Abstract:
Due the rapid growth in number of vehicles in Pakistan, traffic analysis has become a need of hour.
Rate of accidents has gradually increased due to over-saturated roads, inexperienced drivers,
unplanned movement and lack of respect to road safety rules. Vehicle safety condition is quite bad
and necessities like airbags and reliable braking system are still considered as “luxuries” by vehicle
manufacturers. Detection of vehicle speed and driver’s seatbelt, for safety concerns, have therefore
become an essential requirement for traffic law enforcement agencies. This report presents law
enforcement system for detection of vehicle speed and driver’s seatbelt based on machine vision.

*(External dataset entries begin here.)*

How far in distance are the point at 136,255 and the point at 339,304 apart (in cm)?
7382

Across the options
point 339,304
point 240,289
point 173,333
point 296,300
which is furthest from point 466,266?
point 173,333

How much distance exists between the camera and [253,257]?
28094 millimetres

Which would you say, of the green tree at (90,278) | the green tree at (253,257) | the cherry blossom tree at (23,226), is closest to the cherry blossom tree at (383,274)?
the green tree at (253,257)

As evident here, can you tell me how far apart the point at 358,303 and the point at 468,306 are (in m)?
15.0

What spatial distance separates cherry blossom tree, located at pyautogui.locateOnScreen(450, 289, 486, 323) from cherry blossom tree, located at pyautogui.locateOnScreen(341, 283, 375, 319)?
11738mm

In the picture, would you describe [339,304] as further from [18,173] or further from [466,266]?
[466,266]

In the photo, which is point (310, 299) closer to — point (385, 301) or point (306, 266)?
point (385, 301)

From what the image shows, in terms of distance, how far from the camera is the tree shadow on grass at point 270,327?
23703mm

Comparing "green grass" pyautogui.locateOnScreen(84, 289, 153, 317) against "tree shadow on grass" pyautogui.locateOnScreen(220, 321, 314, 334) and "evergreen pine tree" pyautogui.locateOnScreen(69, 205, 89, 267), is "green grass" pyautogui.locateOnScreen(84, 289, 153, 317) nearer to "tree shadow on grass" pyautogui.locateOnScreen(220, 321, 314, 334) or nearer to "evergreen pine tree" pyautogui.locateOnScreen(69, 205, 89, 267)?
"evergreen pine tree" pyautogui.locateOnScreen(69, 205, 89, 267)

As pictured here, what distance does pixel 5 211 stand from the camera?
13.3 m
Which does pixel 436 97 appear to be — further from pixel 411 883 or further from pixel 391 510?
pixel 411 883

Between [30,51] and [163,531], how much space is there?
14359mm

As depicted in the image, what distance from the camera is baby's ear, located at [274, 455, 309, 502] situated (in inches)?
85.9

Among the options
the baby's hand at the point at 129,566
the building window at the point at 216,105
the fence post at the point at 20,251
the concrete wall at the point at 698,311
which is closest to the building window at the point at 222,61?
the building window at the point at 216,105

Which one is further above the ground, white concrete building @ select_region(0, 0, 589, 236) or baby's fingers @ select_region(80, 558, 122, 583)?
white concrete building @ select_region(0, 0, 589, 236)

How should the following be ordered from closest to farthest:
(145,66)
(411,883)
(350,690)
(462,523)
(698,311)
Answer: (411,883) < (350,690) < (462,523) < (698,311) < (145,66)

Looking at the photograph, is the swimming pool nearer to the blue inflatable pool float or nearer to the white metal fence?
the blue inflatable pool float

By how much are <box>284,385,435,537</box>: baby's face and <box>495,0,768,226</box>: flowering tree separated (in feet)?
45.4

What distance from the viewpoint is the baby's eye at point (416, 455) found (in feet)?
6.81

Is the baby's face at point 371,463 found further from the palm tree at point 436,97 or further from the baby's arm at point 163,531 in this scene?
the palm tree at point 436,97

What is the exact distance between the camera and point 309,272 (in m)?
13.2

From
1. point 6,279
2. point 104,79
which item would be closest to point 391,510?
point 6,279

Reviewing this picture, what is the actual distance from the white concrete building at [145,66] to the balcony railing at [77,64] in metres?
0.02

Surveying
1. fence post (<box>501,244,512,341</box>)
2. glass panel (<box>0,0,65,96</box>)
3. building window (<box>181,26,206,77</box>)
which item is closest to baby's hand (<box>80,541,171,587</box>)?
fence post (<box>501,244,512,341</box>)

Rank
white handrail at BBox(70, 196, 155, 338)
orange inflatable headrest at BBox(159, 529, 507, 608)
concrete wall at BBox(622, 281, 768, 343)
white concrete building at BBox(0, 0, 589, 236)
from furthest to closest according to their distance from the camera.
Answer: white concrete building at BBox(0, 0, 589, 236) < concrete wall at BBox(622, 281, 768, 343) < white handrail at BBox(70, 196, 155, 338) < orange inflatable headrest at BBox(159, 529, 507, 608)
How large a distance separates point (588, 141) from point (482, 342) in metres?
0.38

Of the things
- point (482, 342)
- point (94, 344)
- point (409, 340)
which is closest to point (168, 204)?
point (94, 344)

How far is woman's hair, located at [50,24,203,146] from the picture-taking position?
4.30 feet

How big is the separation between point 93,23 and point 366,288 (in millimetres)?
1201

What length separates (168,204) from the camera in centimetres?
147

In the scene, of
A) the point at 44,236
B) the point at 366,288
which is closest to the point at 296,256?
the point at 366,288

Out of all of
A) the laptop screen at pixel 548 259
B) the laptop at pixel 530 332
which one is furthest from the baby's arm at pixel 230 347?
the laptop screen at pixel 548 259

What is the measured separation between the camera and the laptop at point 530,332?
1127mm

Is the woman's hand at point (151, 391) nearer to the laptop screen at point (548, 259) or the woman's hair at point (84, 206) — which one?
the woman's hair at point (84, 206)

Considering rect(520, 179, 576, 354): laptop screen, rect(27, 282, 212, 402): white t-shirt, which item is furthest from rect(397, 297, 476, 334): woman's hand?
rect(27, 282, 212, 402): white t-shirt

HAAR Cascade Classification is used for speed estimation and seatbelt detection. Vehicle tracking
along the path in which vehicle enters the frame till the point when vehicle leaves the frame is
required for speed estimation. Based on training images of our own data set collected at various
locations, algorithm looks for possible seatbelt area in the upper body of driver’s area of vehicle
and saves the detected image in a folder with pre-defined path. Assuming that vehicles are
symmetric in shape, vehicle path is flat and monocular camera has negligible distortion, detection
is done considering driving parameters in Pakistan. It has been found in results that detection,
whether driver’s seatbelt is ON or not is about 87 and speed estimation is accurate by 90 percent.